Première œuvre au programme, Baptiste de Joseph Kosma est une suite d’orchestre d’une quinzaine de minutes qui accompagnait la pantomime du personnage interprété par Jean-Louis Barrault dans le film de Marcel Carné Les Enfants du Paradis. C’est une jolie musique au cachet très XIXème (Waldteufel n’est pas très loin) mêlant avec efficacité tournures populaires et écriture plus savante.

 

Bruno Coulais, lauréat 2011 pour Au Fond des Bois, présentait ensuite en création Les Villes Invisibles pour violon et orchestre, œuvre commandée par Radio France, avec Laurent Korcia en soliste. Il est toujours intéressant d’entendre un musicien de cinéma se frotter à la composition d’une œuvre de musique «pure», qui implique un autre sens de la durée. Présent dans la salle, Coulais a présenté en quelques mots son œuvre comme un hommage à la musique de film et une rêverie sur des villes associées au cinéma. Il y révèle un visage différent de celui du compositeur pour l’image, plus abstrait, plus exigeant à l’écoute. L’orchestre est utilisé de façon parcellaire, par touche. Il n’est jamais massif, les couleurs étant essentiellement apportées par une percussion très variée. L’écriture est assez moderne et l’atmosphère fantastique, parfois onirique ou inquiétante. Coulais exploite abondamment la diversité des modes de jeu d’archet de son instrument soliste. D’abord évocation mystérieuses pleines de bruissements et de glissandi, la pièce s’anime progressivement et se termine sur un finale animé et virtuose – ponctué d’un terrifiant appel de sirène – dans la tradition de la forme concertante.

 

On sait que François Truffaut a employé pour quatre de ses films des musiques de Maurice Jaubert, écrites initialement pour le concert, sur la suggestion de François Porcile.
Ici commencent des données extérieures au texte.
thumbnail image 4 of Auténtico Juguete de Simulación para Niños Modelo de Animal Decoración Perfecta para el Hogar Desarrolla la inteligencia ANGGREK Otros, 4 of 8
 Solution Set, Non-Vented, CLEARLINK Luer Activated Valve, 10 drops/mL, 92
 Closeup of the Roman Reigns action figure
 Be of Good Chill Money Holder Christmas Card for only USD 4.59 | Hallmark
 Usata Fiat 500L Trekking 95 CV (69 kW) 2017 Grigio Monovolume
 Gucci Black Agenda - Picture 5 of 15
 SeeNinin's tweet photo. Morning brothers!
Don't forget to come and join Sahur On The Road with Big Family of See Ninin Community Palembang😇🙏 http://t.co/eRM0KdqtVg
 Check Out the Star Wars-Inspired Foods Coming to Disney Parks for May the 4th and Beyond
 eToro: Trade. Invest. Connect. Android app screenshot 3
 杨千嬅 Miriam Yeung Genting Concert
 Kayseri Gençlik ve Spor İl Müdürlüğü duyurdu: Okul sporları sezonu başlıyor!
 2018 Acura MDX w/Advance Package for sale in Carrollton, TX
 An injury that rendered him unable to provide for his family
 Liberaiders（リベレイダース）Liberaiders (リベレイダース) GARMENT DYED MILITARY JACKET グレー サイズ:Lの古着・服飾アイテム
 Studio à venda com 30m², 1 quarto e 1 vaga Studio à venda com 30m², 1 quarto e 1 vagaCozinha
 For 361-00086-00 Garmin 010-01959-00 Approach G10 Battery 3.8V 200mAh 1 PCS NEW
Deux de ces partitions nous étaient proposées. Les Intermèdes pour cordes, utilisés dans L’Homme qui Aimait les Femmes, sont une œuvre néo-classique dans le meilleur sens du terme : clarté de l’orchestration, netteté des contours mélodiques, concision roussellienne. La Suite Française, entendue sur L’Histoire d’Adèle H., est d’une veine plus familière, mêlant des échos d’airs populaires, de pastorales et de danses, mais tout cela épuré et remodelé. Dans les deux cas, il s’agit de magnifiques (re)découvertes. L’élégance, l’économie, l’absence totale de tape-à-l’œil montrent clairement la filiation qui relie Jaubert à Georges Delerue, le musicien attitré de Truffaut. On se demande bien ce qu’attendent les programmateurs de concert français (notamment) pour remettre au goût du jour ces deux chefs-d’œuvre, par ailleurs très accessibles.

 

Le concert s’est terminé en terrain plus connu avec précisément de la musique de Georges Delerue : le très beau Camille du Mépris et le Grand Choral de La Nuit Américaine, conclusion idéale pour un concert de musique de film. Deux visages, l’un déchirant, l’autre jubilatoire, du plus attachant des musiciens de cinéma.

 

Présentée par Thierry Jousse, producteur de l’émission Cinéma Song sur France Musique, la soirée (remise de prix et concert) est en écoute intégrale jusqu’au 12 décembre sur le site de la station.